## Work required
Please write the listing below out again exactly, leaving every picture behind.

## Provided data

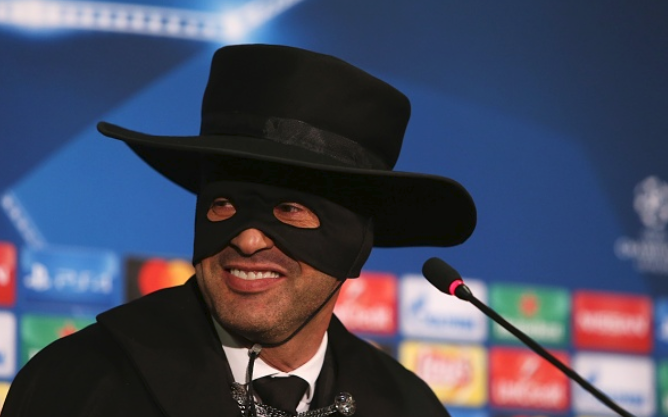 Wait! Was that Zorro or Shakhtar Donetsk Manager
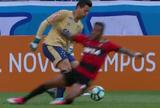 """Destemido, goleiro Fábio bota Lenis no chão com belo drible e é """"abusado"""""""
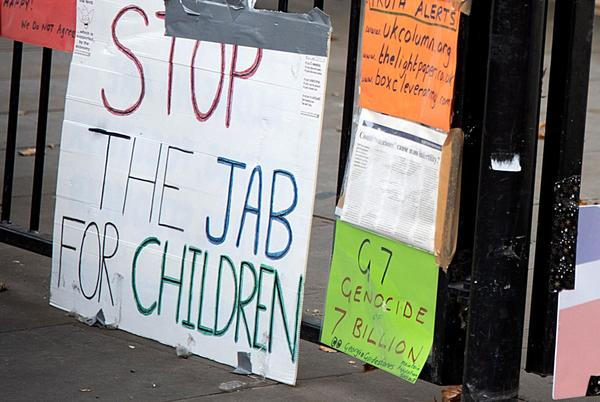 Picture for Liverpool headteachers describe 'sinister' tactics of anti-vaxx protesters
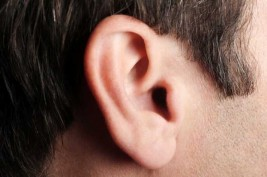 هل يتحدث أحدهم عنك.. لماذا نسمع طنين الأذن؟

## Solution to this task
 Wait! Was that Zorro or Shakhtar Donetsk Manager
 """Destemido, goleiro Fábio bota Lenis no chão com belo drible e é """"abusado"""""""
 Picture for Liverpool headteachers describe 'sinister' tactics of anti-vaxx protesters
 هل يتحدث أحدهم عنك.. لماذا نسمع طنين الأذن؟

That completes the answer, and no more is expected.